§ **YOUR GOAL**
Each line below should be quoted exactly, please.

Stored items from a collection:

§ §

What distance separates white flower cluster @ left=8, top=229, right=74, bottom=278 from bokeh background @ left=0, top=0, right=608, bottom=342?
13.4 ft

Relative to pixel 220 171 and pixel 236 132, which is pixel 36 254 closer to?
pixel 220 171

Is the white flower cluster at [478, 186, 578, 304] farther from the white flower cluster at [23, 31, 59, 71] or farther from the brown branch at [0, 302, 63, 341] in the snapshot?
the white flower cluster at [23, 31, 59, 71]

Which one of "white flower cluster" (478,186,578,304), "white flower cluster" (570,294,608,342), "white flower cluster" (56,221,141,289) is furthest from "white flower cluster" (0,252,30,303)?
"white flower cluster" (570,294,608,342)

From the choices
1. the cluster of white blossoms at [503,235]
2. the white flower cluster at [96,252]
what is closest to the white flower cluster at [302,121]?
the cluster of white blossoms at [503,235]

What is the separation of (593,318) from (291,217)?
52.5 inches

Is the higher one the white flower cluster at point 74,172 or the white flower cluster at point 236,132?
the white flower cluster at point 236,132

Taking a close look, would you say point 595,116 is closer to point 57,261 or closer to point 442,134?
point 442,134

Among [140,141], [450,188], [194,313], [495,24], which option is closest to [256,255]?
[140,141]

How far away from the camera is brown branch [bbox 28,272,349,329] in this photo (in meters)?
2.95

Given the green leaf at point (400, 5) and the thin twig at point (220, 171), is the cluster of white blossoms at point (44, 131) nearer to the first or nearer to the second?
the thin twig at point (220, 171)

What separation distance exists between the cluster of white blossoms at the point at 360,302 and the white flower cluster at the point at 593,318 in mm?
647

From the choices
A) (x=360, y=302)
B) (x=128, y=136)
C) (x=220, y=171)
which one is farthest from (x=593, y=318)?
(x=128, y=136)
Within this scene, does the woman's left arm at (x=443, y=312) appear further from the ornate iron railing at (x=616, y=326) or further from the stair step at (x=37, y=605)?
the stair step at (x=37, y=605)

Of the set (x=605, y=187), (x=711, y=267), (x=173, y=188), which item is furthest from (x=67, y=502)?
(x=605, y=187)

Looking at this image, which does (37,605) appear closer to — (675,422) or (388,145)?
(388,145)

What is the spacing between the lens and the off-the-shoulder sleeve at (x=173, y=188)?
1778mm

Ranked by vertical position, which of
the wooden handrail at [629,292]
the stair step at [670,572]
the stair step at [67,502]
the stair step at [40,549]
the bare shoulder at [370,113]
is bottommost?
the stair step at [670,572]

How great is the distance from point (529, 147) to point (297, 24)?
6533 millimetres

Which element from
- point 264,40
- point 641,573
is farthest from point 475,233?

§ §

§ **SOLUTION**
What distance separates white flower cluster @ left=8, top=229, right=74, bottom=278 from bokeh background @ left=0, top=0, right=608, bottom=342?
13.4 ft

Relative to pixel 220 171 and pixel 236 132, which is pixel 36 254 closer to?
pixel 220 171

Is the white flower cluster at [478, 186, 578, 304] farther from the white flower cluster at [23, 31, 59, 71] or farther from the brown branch at [0, 302, 63, 341] in the snapshot?
the white flower cluster at [23, 31, 59, 71]

Which one of "white flower cluster" (478,186,578,304), "white flower cluster" (570,294,608,342), "white flower cluster" (56,221,141,289) is furthest from "white flower cluster" (0,252,30,303)?
"white flower cluster" (570,294,608,342)

From the choices
1. the cluster of white blossoms at [503,235]
2. the white flower cluster at [96,252]
what is closest to the white flower cluster at [302,121]?
the cluster of white blossoms at [503,235]

What is the separation of (593,318) from (291,217)?
52.5 inches

Is the higher one the white flower cluster at point 74,172 or the white flower cluster at point 236,132?
the white flower cluster at point 236,132

Taking a close look, would you say point 595,116 is closer to point 57,261 or closer to point 442,134?
point 442,134

Among [140,141], [450,188], [194,313], [495,24], which option is closest to [256,255]?
[140,141]

How far away from the camera is brown branch [bbox 28,272,349,329] in this photo (in meters)?
2.95

Given the green leaf at point (400, 5) and the thin twig at point (220, 171), is the cluster of white blossoms at point (44, 131) nearer to the first or nearer to the second?
the thin twig at point (220, 171)

What separation distance exists between the cluster of white blossoms at the point at 360,302 and the white flower cluster at the point at 593,318 in mm?
647

From the choices
A) (x=360, y=302)
B) (x=128, y=136)
C) (x=220, y=171)
which one is farthest from (x=593, y=318)?
(x=128, y=136)
Within this scene, does the woman's left arm at (x=443, y=312) appear further from the ornate iron railing at (x=616, y=326) or further from the stair step at (x=37, y=605)?
the stair step at (x=37, y=605)

Of the set (x=605, y=187), (x=711, y=267), (x=173, y=188), which item is furthest from (x=67, y=502)?
(x=605, y=187)

Looking at this image, which does (37,605) appear closer to — (675,422) or (388,145)?
(388,145)

What is the spacing between the lens and the off-the-shoulder sleeve at (x=173, y=188)?
1778mm

Ranked by vertical position, which of
the wooden handrail at [629,292]
the stair step at [670,572]
the stair step at [67,502]
the stair step at [40,549]
the bare shoulder at [370,113]
is bottommost?
the stair step at [670,572]

How great is the distance from point (529, 147) to point (297, 24)?
6533 millimetres

Which element from
- point 264,40
- point 641,573
is farthest from point 475,233?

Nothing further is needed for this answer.